Impessoal, relacionamento não inclui apresentação para familiares, amigos e muito menos a inclusão na vida social do outro
O uso da tecnologia para conhecer pessoas e se relacionar amorosamente tem criado novas tendências de comportamento. Uma delas é o chamado “pocketing“. O termo é utilizado para designar um tipo de relacionamento amoroso em que as pessoas delimitam a aproximação em apenas uma esfera, a íntima. Ou seja, aquela pessoa não vai ser apresentada para familiares, amigos, não fará parte da vida social do outro. É como manter a relação guardada em um bolso, de onde vem o termo em inglês “pocket”.
Objetivamente é manter um relacionamento, mas sem compromisso. Os aplicativos favorecem o surgimento destes relacionamentos porque o primeiro contato com o outro já é feito de forma à distância, facilitando a exclusão de outras esferas da vida pessoal no dia a dia.
Para a psicóloga e doutora em Distúrbios do Desenvolvimento pela Universidade Presbiteriana Mackenzie, Gabriela Luxo, é ter um “compromisso, sem compromisso”, ou seja, “Não ter alguns compromissos que um relacionamento padrão exige, como os familiares, financeiros, dar atenção, ceder momentos, passeios em detrimento do outro e isto está muito relacionado à empatia. Quando eu me relaciono eu preciso ceder também à vontade do outro”, explica.
O designer Eder Xavier Souza, de 32 anos, utiliza aplicativos de relacionamento desde os 23 anos, após ouvir relatos de amigos. Ele afirma que, apesar de ter conhecido pessoas interessantes nas plataformas e até ter feitos amigos, nunca conseguiu construir uma relação amorosa profunda. “Grande parte dos encontros foram construídos através de uma lógica de interesse sexual, ou relações que não passaram do terceiro encontro”, conta.
Um relatório do instituto de pesquisas Statista mostrou que, em 2021, o mercado de aplicativos de namoro atingiu a marca de 8,2 bilhões de dólares. A maior parte é da Europa e o país onde as pessoas mais utilizam este tipo de tecnologia para se relacionar é a Suécia. O Brasil ficou em segundo lugar no ranking de maior número de pessoas que dizem utilizar estes aplicativos.
As plataformas tem conseguido cumprir seu papel de conectar pessoas, mas isto não significa que tenham alcançado o ponto de levá-las a desenvolver relacionamentos mais profundos. Para a doutora Gabriela Luxo é exatamente a falta de desafios que torna essas relações mais superficiais e frágeis, já que as pessoas se tornam mais centradas em si.

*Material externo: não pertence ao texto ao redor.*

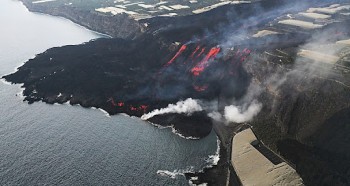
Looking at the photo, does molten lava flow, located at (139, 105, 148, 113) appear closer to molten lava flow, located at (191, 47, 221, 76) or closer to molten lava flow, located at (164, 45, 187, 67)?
molten lava flow, located at (191, 47, 221, 76)

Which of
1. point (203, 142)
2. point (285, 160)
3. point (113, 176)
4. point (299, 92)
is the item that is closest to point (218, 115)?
point (203, 142)

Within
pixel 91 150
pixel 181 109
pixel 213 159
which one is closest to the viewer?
pixel 213 159

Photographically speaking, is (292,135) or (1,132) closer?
(292,135)

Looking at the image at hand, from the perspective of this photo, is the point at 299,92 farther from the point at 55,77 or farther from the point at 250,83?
the point at 55,77

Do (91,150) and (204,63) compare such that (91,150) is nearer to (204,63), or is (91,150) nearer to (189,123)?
(189,123)

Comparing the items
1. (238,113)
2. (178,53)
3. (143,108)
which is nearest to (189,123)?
(238,113)

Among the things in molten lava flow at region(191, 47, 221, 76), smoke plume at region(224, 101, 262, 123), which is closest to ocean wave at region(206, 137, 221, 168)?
smoke plume at region(224, 101, 262, 123)
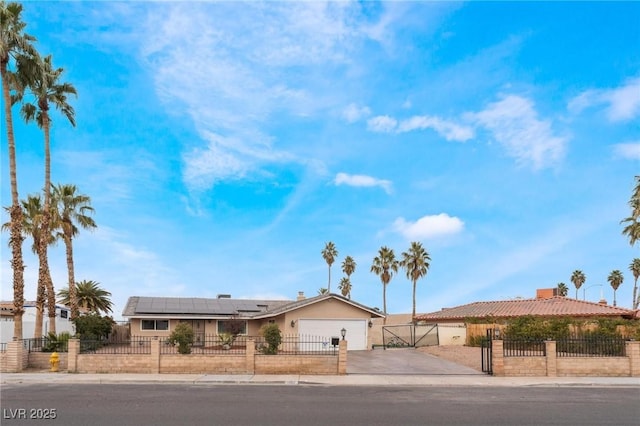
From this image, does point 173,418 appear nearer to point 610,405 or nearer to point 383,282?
point 610,405

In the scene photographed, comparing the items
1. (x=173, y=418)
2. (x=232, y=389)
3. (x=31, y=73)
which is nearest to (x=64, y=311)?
(x=31, y=73)

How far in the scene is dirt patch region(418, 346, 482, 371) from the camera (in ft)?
92.0

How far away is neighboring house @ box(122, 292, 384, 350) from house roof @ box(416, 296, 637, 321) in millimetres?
Result: 12463

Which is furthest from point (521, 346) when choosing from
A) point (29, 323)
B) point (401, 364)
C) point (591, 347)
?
point (29, 323)

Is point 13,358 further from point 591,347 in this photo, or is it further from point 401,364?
point 591,347

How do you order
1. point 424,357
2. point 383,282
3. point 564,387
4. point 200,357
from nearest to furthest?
point 564,387 → point 200,357 → point 424,357 → point 383,282

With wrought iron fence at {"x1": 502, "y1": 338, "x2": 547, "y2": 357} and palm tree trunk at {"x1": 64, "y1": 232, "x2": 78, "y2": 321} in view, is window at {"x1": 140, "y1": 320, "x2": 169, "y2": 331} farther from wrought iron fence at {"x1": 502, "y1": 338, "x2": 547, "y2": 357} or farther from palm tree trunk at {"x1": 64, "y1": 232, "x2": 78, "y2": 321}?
wrought iron fence at {"x1": 502, "y1": 338, "x2": 547, "y2": 357}

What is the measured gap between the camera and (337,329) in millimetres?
36719

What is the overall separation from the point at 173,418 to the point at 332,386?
26.9 feet

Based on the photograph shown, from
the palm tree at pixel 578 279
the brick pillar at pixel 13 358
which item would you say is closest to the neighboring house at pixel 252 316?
the brick pillar at pixel 13 358

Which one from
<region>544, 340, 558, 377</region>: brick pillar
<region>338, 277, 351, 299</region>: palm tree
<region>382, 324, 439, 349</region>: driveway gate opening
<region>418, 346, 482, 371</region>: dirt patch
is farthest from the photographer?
<region>338, 277, 351, 299</region>: palm tree

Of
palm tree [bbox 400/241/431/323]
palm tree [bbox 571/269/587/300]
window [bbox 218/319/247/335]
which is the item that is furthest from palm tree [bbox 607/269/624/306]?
window [bbox 218/319/247/335]

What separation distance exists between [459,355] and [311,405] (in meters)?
18.8

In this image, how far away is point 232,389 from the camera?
63.1 feet
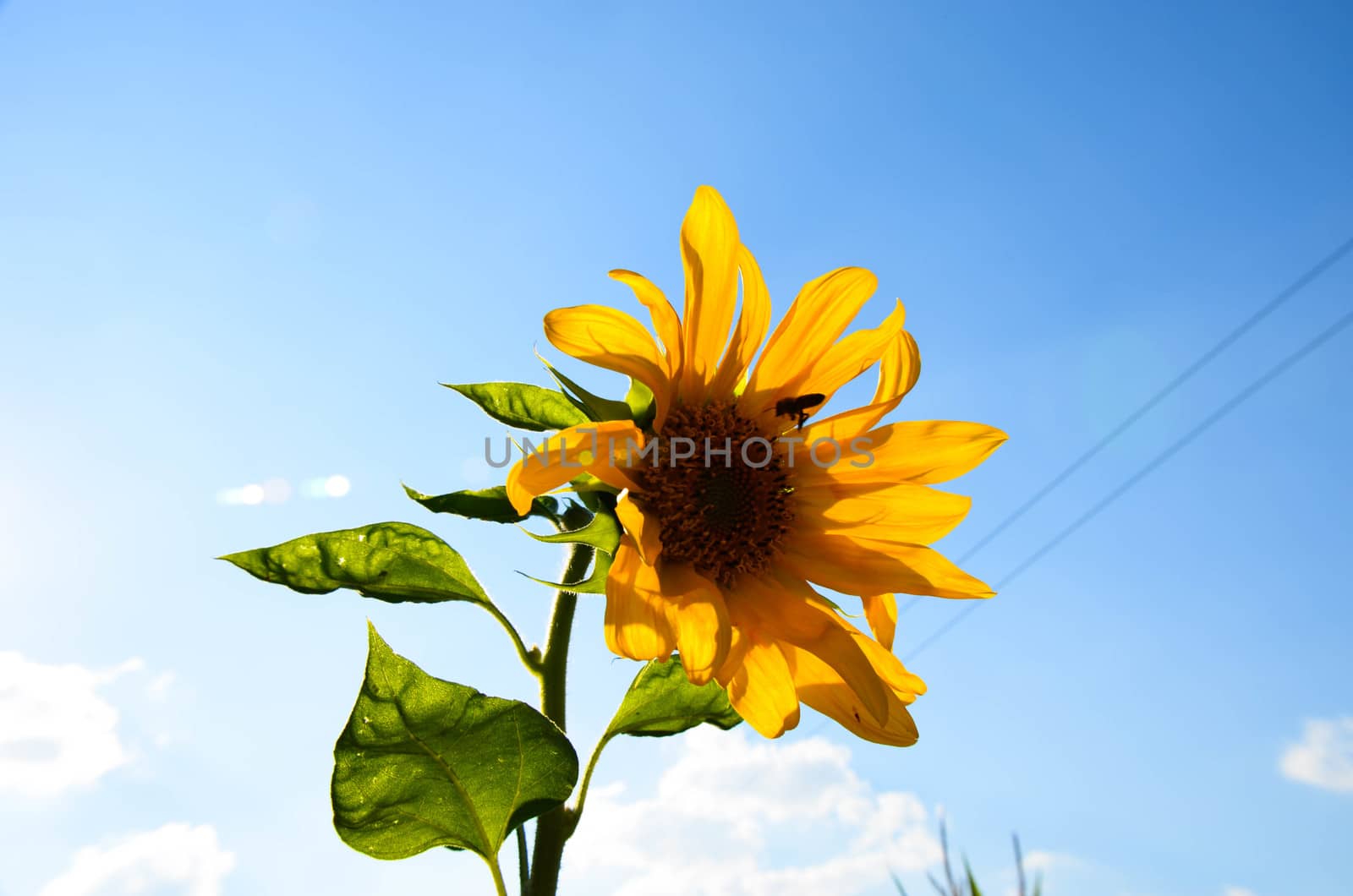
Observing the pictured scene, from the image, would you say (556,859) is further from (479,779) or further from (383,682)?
(383,682)

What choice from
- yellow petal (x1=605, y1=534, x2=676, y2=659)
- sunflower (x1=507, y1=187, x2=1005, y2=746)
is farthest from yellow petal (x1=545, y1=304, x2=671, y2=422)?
yellow petal (x1=605, y1=534, x2=676, y2=659)

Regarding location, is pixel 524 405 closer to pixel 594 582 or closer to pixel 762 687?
pixel 594 582

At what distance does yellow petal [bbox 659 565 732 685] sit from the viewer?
3.39 feet

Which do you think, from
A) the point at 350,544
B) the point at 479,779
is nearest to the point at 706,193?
the point at 350,544

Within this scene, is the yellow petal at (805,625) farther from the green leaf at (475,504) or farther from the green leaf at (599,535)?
the green leaf at (475,504)

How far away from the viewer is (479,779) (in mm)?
1036

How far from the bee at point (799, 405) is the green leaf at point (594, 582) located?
381 mm

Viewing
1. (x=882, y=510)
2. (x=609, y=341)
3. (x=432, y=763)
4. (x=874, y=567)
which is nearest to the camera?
(x=432, y=763)

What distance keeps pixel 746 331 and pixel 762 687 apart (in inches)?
19.7

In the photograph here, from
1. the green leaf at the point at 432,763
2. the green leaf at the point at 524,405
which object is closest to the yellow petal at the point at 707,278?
the green leaf at the point at 524,405

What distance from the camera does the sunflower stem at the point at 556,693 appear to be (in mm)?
1075

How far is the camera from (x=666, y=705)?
120 cm

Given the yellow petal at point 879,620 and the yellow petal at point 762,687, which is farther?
the yellow petal at point 879,620

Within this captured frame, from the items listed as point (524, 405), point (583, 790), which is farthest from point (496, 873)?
point (524, 405)
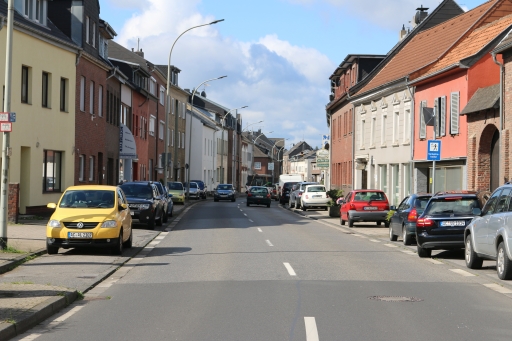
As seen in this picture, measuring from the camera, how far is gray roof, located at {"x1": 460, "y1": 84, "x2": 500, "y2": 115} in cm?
2720

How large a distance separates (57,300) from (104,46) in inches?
1369

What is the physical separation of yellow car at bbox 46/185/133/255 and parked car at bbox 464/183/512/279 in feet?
24.5

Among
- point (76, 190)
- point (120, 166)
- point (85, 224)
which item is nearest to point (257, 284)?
point (85, 224)

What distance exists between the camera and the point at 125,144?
49031 mm

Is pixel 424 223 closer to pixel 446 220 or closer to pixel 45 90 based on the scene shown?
pixel 446 220

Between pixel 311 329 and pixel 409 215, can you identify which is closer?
pixel 311 329

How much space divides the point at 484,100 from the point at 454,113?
3.59 meters

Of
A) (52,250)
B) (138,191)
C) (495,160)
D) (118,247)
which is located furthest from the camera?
(495,160)

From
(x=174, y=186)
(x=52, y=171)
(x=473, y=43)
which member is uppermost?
(x=473, y=43)

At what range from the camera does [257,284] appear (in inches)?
518

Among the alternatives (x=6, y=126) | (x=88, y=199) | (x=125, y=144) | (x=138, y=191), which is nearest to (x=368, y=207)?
→ (x=138, y=191)

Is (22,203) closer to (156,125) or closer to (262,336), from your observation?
(262,336)

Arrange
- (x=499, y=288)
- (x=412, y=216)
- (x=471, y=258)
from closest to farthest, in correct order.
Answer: (x=499, y=288)
(x=471, y=258)
(x=412, y=216)

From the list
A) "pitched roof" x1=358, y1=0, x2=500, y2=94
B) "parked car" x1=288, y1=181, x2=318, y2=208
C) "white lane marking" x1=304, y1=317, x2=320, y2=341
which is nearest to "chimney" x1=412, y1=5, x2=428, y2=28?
"pitched roof" x1=358, y1=0, x2=500, y2=94
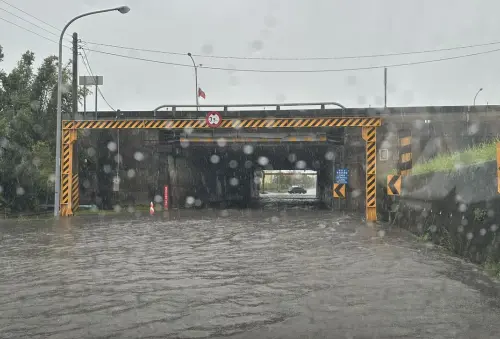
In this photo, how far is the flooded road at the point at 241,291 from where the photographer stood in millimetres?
5406

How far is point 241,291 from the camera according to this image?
7.17 metres

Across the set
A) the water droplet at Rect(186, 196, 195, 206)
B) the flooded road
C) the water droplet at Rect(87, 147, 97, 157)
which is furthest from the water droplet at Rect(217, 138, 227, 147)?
the flooded road

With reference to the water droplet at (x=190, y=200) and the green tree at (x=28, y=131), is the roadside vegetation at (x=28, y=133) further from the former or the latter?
the water droplet at (x=190, y=200)

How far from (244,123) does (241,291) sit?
16731 mm

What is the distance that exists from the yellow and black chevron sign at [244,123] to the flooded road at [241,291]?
10.3 metres

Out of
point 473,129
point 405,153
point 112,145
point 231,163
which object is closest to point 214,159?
point 231,163

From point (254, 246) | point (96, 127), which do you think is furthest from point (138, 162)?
point (254, 246)

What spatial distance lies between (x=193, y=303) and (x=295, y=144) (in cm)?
2378

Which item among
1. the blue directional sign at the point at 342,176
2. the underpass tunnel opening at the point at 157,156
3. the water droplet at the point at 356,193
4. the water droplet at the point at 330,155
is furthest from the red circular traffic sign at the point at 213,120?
the water droplet at the point at 330,155

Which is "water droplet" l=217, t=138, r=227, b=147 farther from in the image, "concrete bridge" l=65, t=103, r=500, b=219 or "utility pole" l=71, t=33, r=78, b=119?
"utility pole" l=71, t=33, r=78, b=119

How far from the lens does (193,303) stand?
21.2 feet

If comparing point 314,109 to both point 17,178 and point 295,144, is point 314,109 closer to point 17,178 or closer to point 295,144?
point 295,144

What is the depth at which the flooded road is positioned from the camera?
5.41 m

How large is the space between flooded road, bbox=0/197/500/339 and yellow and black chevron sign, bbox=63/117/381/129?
33.8 feet
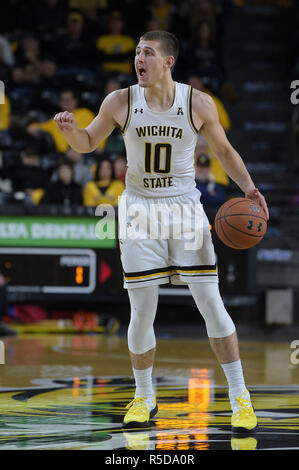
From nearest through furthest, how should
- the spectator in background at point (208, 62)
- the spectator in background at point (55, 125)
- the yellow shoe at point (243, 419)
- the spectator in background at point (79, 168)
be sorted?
1. the yellow shoe at point (243, 419)
2. the spectator in background at point (79, 168)
3. the spectator in background at point (55, 125)
4. the spectator in background at point (208, 62)

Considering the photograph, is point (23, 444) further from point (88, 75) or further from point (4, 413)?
point (88, 75)

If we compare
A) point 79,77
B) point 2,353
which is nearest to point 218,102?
Answer: point 79,77

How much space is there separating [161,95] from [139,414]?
1797 millimetres

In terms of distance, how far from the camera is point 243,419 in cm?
469

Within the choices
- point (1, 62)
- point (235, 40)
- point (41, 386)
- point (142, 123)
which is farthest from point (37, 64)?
point (142, 123)

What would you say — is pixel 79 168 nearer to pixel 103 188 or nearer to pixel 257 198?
pixel 103 188

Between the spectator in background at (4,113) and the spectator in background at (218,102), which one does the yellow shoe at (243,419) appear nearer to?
the spectator in background at (218,102)

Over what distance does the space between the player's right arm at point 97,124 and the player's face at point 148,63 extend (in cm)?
18

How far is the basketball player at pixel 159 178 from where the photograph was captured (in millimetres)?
4906

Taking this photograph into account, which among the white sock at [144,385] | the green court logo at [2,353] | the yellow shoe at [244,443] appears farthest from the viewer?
the green court logo at [2,353]

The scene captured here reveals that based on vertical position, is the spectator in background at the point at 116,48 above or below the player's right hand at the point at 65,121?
above

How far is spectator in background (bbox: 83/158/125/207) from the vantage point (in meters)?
11.0

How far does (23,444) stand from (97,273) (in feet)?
20.3

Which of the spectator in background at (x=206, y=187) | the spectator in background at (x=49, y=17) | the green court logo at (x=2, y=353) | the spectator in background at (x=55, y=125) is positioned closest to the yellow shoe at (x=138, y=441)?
the green court logo at (x=2, y=353)
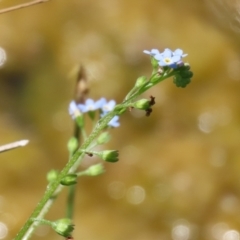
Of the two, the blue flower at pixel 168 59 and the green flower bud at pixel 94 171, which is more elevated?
the blue flower at pixel 168 59

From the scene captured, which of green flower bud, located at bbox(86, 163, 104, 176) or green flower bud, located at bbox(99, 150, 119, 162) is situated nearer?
green flower bud, located at bbox(99, 150, 119, 162)

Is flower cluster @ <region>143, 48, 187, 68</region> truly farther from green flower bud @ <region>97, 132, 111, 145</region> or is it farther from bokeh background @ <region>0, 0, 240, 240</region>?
bokeh background @ <region>0, 0, 240, 240</region>

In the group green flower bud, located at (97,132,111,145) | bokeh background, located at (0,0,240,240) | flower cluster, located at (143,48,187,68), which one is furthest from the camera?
bokeh background, located at (0,0,240,240)

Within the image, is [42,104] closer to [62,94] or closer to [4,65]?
[62,94]

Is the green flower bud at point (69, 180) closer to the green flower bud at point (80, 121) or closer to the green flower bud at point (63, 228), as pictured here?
the green flower bud at point (63, 228)

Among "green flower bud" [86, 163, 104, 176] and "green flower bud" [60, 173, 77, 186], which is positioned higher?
"green flower bud" [86, 163, 104, 176]

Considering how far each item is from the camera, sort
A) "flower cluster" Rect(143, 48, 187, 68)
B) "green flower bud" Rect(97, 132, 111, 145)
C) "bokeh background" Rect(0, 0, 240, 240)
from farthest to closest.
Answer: "bokeh background" Rect(0, 0, 240, 240), "green flower bud" Rect(97, 132, 111, 145), "flower cluster" Rect(143, 48, 187, 68)

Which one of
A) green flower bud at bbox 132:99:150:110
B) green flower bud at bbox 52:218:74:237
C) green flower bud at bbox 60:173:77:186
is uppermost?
green flower bud at bbox 132:99:150:110

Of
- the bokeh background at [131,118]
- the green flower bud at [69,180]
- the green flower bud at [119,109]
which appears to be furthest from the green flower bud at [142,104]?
the bokeh background at [131,118]

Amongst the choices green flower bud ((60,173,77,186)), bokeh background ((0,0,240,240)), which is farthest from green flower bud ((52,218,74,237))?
bokeh background ((0,0,240,240))
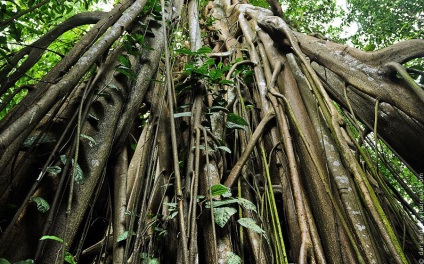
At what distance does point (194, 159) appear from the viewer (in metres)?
1.42

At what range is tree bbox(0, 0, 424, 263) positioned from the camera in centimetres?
110

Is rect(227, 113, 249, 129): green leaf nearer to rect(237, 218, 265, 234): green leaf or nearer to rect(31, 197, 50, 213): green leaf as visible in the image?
rect(237, 218, 265, 234): green leaf

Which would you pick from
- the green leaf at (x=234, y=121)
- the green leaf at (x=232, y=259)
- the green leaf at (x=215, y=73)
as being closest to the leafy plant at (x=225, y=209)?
the green leaf at (x=232, y=259)

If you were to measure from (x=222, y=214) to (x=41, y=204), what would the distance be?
0.61 m

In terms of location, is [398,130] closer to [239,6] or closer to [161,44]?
[161,44]

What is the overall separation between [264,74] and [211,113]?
2.31 ft

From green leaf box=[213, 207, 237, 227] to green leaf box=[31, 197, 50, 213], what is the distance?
1.87ft

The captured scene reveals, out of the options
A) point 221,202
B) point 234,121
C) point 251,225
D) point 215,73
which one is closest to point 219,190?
point 221,202

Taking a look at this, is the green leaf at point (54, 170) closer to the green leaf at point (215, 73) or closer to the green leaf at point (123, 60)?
the green leaf at point (123, 60)

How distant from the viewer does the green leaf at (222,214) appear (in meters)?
1.16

Além disso, o próprio aplicativo ao disponibilizar para o usuário um número exorbitante de pessoas e possibilidades, estimula este tipo de relacionamento. “Nos deparamos com um ‘cardápio’ de perfis o que acaba desumanizando as relações e tornando os critérios de escolha extremamente superficiais, algo como apenas avaliar a aparência física. Você cria a impressão de que ao deslizar para a esquerda sempre aparecerá alguém muito melhor do que o anterior, há uma espécie de ‘gameficação’ na construção das relações, “quantos matches eu consigo fazer, para eu inflar o meu ego?”, conta Eder.
Com esta tendência criada pelos aplicativos, Gabriela Luxo acredita que muitas pessoas passaram a utilizar os aplicativos já na busca de relacionamentos com os requisitos do “pocketing”. Estas pessoas, segundo ela, utilizam deste “menor contato” como forma de proteção: “eu não mostro, eu não me exponho, eu não sou julgado pela pessoa que estou então é uma forma da pessoa ter uma barreira emocional, no sentido de se proteger”.